In short our Republican leadership has taken the wrong road and all of Texas is suffering for it. We have an opportunity in November to start cleaning house. The only way that happens if we all vote so take a family member, take a neighbor or take a friend and if anyone tells you that their vote doesn’t make a difference or they’re all alike remind them that we could be growing like California instead of tanking like Kansas.

Saturday, September 3, 2016

Republicans should know you can't have it both ways

As traffic and the number of school age children increase cities all over Texas struggle to address the needs of their citizens. Down the road in Cibolo the elected leaders believe that in order for the city to develop in an economically sustainable way it needs extend FM 1103 which currently runs from I-35 to FM 78 so it goes all the way to I-10. In fact this idea has been around since at least 2006 but state funding hasn’t been available and city leaders have been told it will be at least another 20 years if then before money might be available.

Rather than give up and wait a generation or more for the state to find the money Cibolo’s city council decided to investigate the possibility of partnering with a toll road operation to build the extension. Now some members of the community are up in arms over the idea of tolls and spurious claims of using eminent domain to allow an outside company to as they claim “take property a bargain basement prices”.

I was a member of the Blue Ribbon Commission that reviewed the cities options for financing the extension and recommended that working with a toll operator be explored. I was one of the skeptics on the committee and while I’m no fan of toll roads we agreed that there aren’t many options to finance this project. I reluctantly agreed that the city council should explore a toll road so it can be built.
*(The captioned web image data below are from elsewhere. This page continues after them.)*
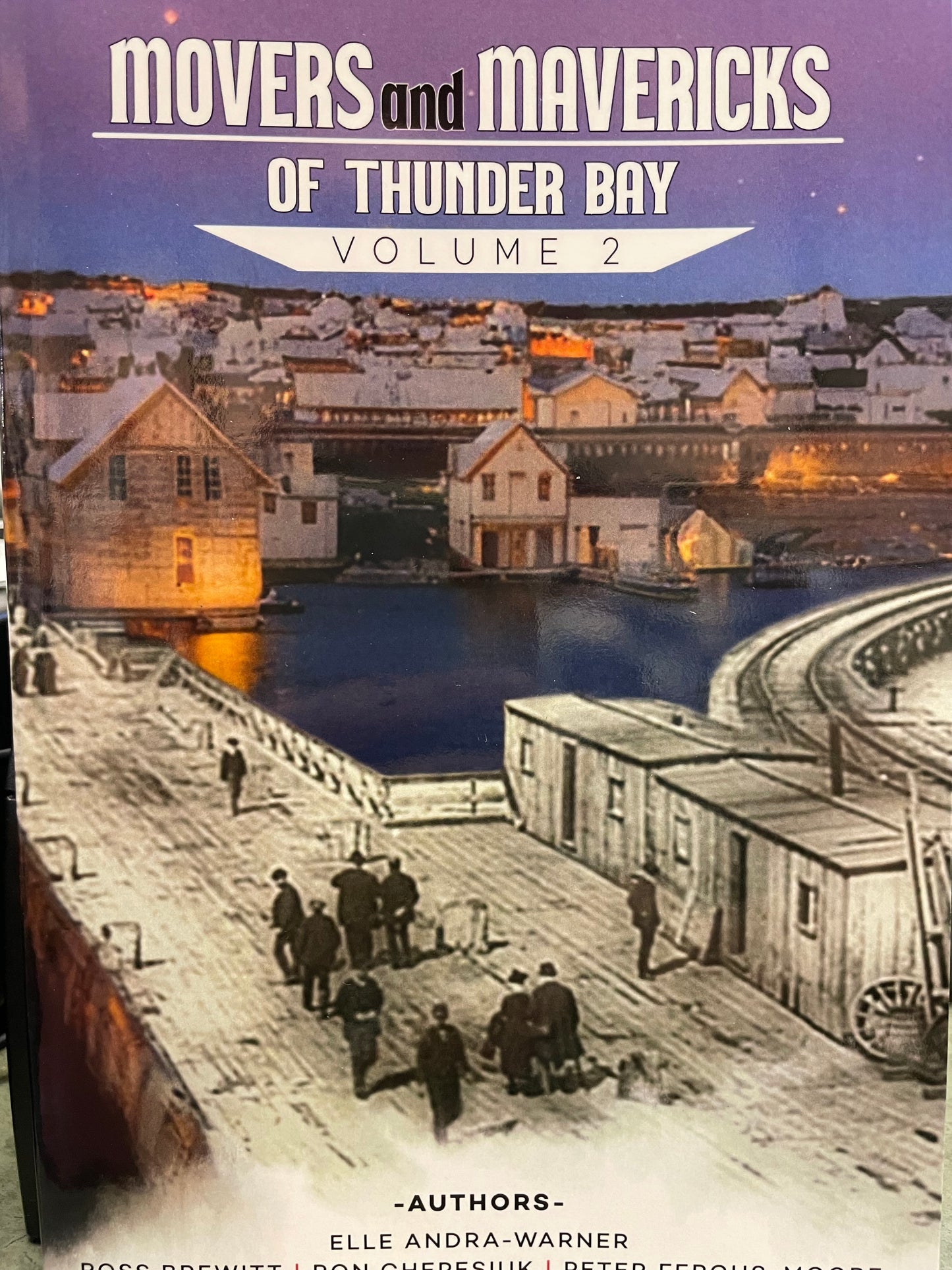 Book - Movers And Mavericks of Thunder Bay - Vol. 2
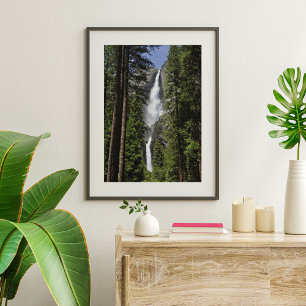 Poster Yosemite Falls, parque nacional de Yosemite
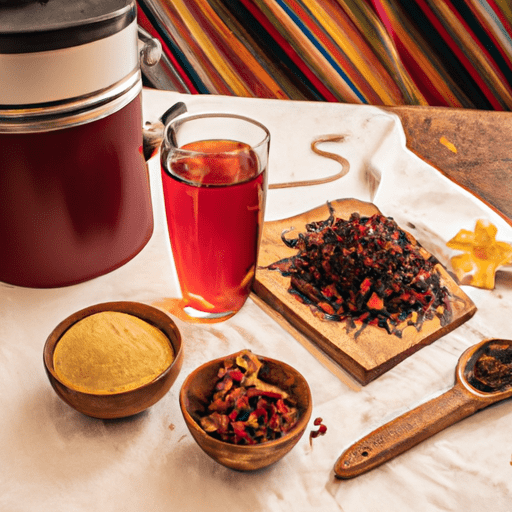 Receita de Chá de Hibisco com Abacaxi e Seus Benefícios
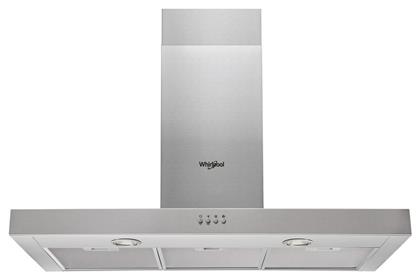 Whirlpool AKR 559/3 IX Καμινάδα 90cm Inox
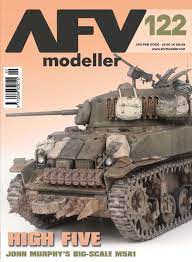 Meng AFV Modeller Issue 122 - January February 2022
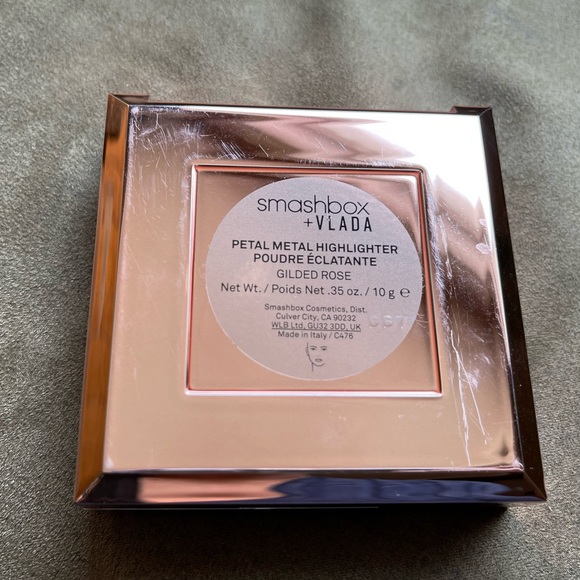 NWOT Limited Edition Smashbox & Vlada Rose Highlighter Gilded Rose - Picture 7 of 8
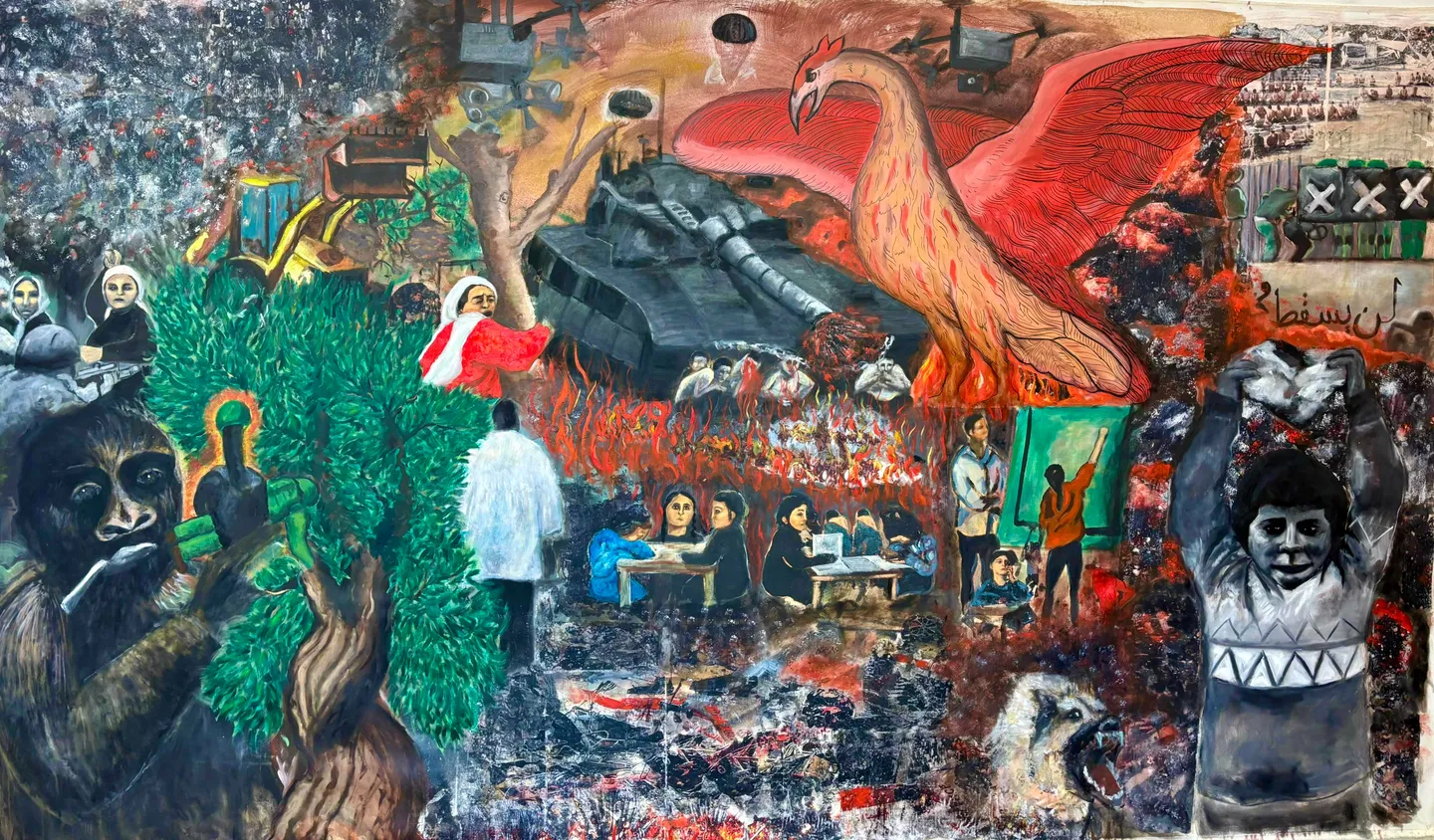 After 77 years of displacement, Falasteen demands you look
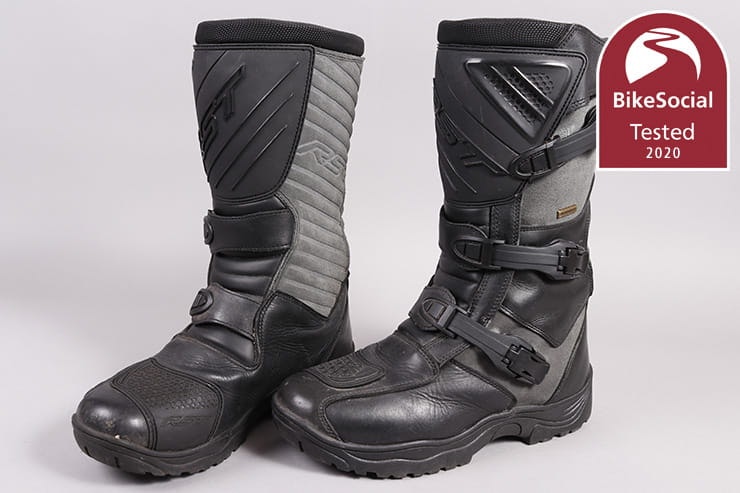 When you ride in all weathers you need kit that you can rely on. Are the RST Raid waterproof boots the best choice for those challenging adventure-touring rides?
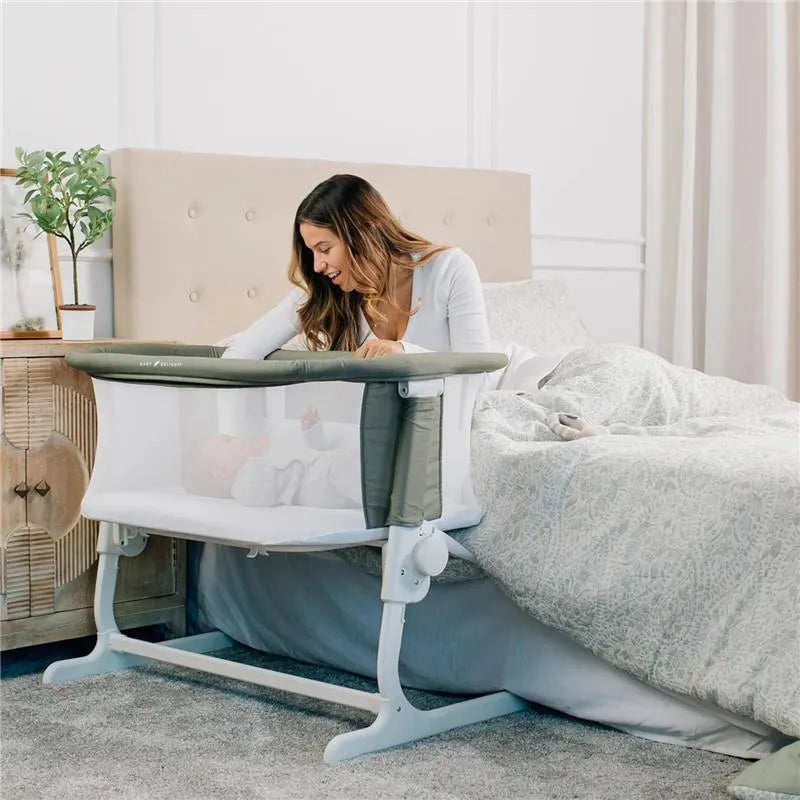 Baby Delight Beside Me Dreamer Bassinet, 6-Position Height Adjustmen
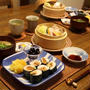 納豆とキムチの細巻きで晩ごはん。お気に入りフォトバトン♪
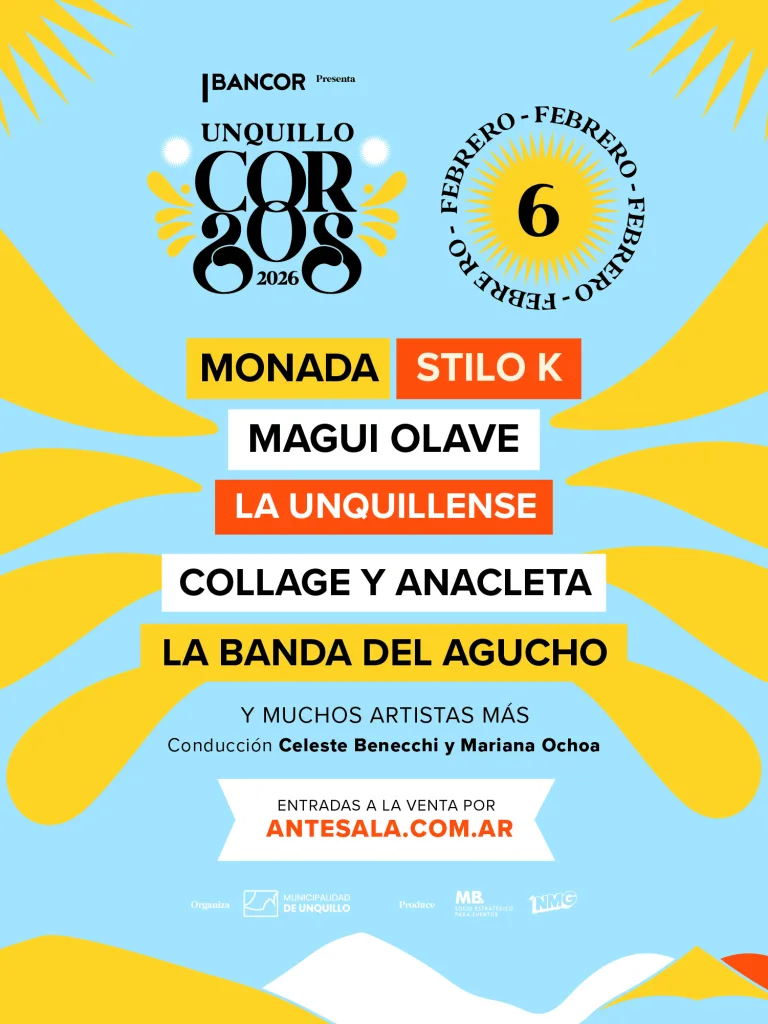 Corsos de Unquillo 2026 - Segunda Noche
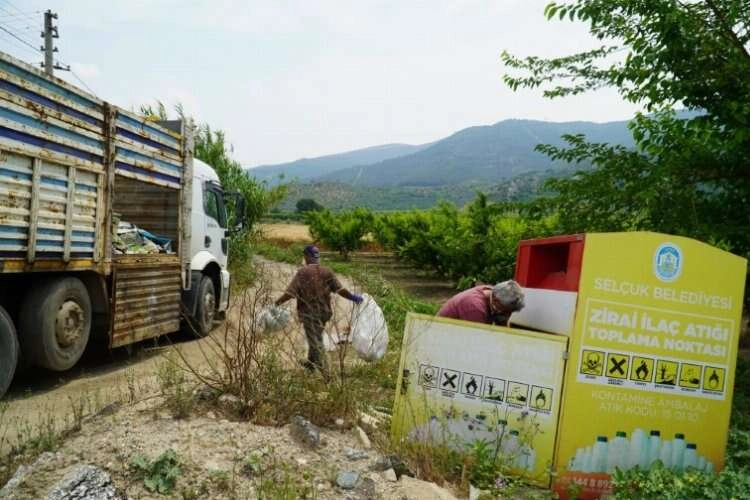 Selçuklu üreticilerden iklim krizine karşı proje haberinin görseli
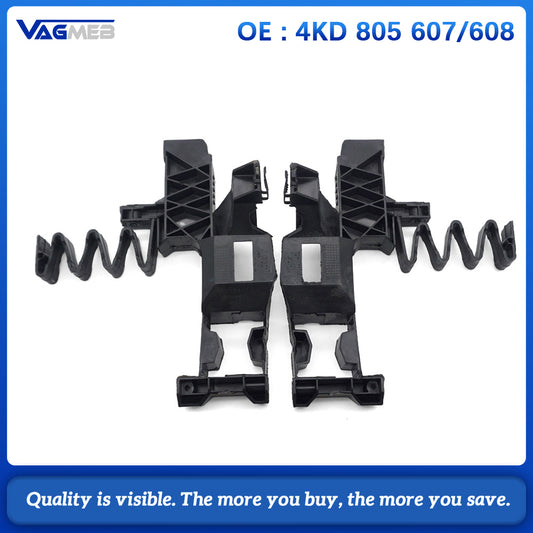Left Right Headlight Mount Bracket With Spring OE 4KD805607 4KD805608 For Audi A6 C8 A7 Front Head Lamp Support Holder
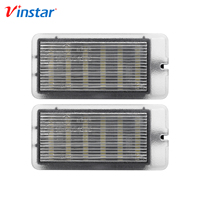 Vinstar Lampe de boîte à gants Offre Spéciale LED de courtoisie pour 2012-2020 Dacia Sandero II pour 2012-2020 Dacia Logan II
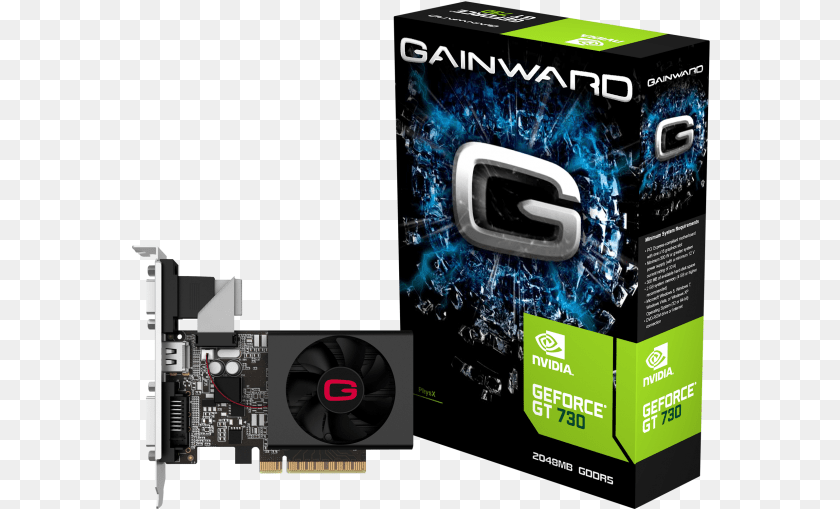 Geforce Gt 710 Gainward, Computer Hardware, Electronics, Hardware Sticker PNG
Now here’s what I have trouble making sense out of, many of the folks objecting the loudest to the idea of a toll road are also staunch low tax Republican voters. When you are a low tax state you must also be a low service state in order to balance the budget. In Texas the city can’t even legally raise taxes to the level necessary to pay for the road and still maintain its other responsibilities. Rather than blaming city council members for taking an action they don’t like; these folks ought to be calling our state representative John Kuempel and state senator Donna Campbell to tell them to raise taxes enough to do the job that state governments are supposed to do.

While they’re at it they should also remind our state legislators that funding public education is required by the Texas constitution and they’re doing a pitiful job of that too. The legislature still hasn’t fully restored the funding cuts from they made in 2011 when thousands of Texas teachers were fired and more kids were jammed into each classroom.

Republicans are funny; they don’t want to pay taxes but they expect to get high quality services like good roads and great teachers. Most of us know that you get what you pay for; I just wish Republicans understood that.